Ranu Tompe
MALANG — Balai Besar Taman Nasional Bromo Tengger Semeru menutup akses ke Ranu Tompe pasca-ekspedisi pencarian Ranu Tompe pada 4-13 Oktober 2013.
Bertajuk Ekspedisi Eksplorasi Ekologi Ranu Tompe, ini merupakan ekspedisi terbesar pertama sejak TNBTS berdiri pada 1982. Ekspedisi melibatkan tujuh staf TNBTS, empat mahasiswa Fakultas Kehutanan Universitas Gadjah Mada, ketua Raptor Indonesia Malang, koordinator lapangan JICA-RECA (Japan International Cooperation Agency-Restoration of Ecosystems in Conservation Areas), saya, dan ditambah sekitar sepuluh porter.
Kepala Balai Besar TNBTS Ayu Dewi Utari mengatakan, secara geografis, Ranu Tompe terisolasi dan jauh dari akses manusia. Selama ini keberadaan Ranu Tompe hanya diketahui dari peta kawasan dan citra satelit tanpa seorang pun di Balai Besar TNBTS pernah mengunjunginya. Sedangkan lima danau lagi, terutama Ranu Pani dan Ranu Kumbolo, sudah bisa diakses manusia.

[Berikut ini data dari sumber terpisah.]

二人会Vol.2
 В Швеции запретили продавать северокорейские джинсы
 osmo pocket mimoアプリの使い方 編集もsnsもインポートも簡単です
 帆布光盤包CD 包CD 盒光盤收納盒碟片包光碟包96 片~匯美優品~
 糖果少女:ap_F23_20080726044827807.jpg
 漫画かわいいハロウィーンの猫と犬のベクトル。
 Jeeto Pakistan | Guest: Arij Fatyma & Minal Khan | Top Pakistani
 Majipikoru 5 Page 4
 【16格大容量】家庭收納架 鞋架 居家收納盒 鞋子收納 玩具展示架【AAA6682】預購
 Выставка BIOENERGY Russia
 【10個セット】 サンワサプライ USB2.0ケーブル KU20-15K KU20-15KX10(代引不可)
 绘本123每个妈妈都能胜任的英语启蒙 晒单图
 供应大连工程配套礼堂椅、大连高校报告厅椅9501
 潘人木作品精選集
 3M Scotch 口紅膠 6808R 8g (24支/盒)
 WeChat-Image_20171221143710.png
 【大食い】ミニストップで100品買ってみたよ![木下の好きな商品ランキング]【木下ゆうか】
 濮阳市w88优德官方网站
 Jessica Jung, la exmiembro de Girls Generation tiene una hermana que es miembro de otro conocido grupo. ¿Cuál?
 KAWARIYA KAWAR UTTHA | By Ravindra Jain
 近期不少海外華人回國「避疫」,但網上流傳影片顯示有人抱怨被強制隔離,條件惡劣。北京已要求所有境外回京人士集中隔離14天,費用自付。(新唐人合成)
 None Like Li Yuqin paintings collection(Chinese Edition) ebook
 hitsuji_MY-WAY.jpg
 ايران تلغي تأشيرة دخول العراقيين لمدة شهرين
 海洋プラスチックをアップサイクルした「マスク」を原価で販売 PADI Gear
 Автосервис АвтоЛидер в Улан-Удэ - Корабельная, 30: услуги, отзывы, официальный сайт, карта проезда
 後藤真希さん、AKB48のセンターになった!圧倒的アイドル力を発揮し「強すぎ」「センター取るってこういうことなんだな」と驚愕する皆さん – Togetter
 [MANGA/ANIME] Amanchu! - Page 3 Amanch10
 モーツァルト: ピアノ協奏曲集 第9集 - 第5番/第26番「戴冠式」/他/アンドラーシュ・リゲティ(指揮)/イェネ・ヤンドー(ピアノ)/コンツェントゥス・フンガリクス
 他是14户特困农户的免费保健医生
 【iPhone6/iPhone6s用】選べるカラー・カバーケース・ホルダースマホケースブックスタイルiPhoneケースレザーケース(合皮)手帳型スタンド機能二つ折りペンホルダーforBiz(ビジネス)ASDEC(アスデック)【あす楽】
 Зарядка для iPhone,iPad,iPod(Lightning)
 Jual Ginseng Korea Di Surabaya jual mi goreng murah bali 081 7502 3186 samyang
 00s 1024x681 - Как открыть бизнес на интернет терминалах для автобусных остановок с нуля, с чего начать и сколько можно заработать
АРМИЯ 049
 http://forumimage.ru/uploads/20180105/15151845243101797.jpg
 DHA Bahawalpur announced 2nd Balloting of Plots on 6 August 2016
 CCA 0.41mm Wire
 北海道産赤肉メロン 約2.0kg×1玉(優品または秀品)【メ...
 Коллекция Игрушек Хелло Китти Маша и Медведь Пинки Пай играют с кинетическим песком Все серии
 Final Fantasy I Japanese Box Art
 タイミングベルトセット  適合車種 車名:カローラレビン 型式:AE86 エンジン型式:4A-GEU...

Dari peta kawasan diketahui Ranu berlokasi di wilayah kerja Resor Pengelolaan Taman Nasional (RPTN) Seroja, Seksi Pengelolaan Taman Nasional Wilayah III, Bidang Pengelolaan Taman Nasional Wilayah II. Secara administratif masuk Desa Burno, Kecamatan Senduro, Kabupaten Lumajang, Jawa Timur.
Dari ekspedisi diketahui data sementara, danau seluas 0,7 hektare dengan
kedalaman 4-5 meter ini berada di zona inti atau menjadi jantung TNBTS
dan memiliki keanekaragaman hayati atau biodiversitas yang sangat banyak
dan penting.
“Ranu Tompe menjadi zona eksklusif yang mutlak harus dilindungi dari
kegiatan apa pun oleh pihak-pihak di luar lingkup Kementerian Kehutanan.
Yang boleh ke sana harus untuk riset atau penelitian dengan izin khusus
dari kami,” kata Ayu kepada saya pada Jumat, 18 Oktober 2013.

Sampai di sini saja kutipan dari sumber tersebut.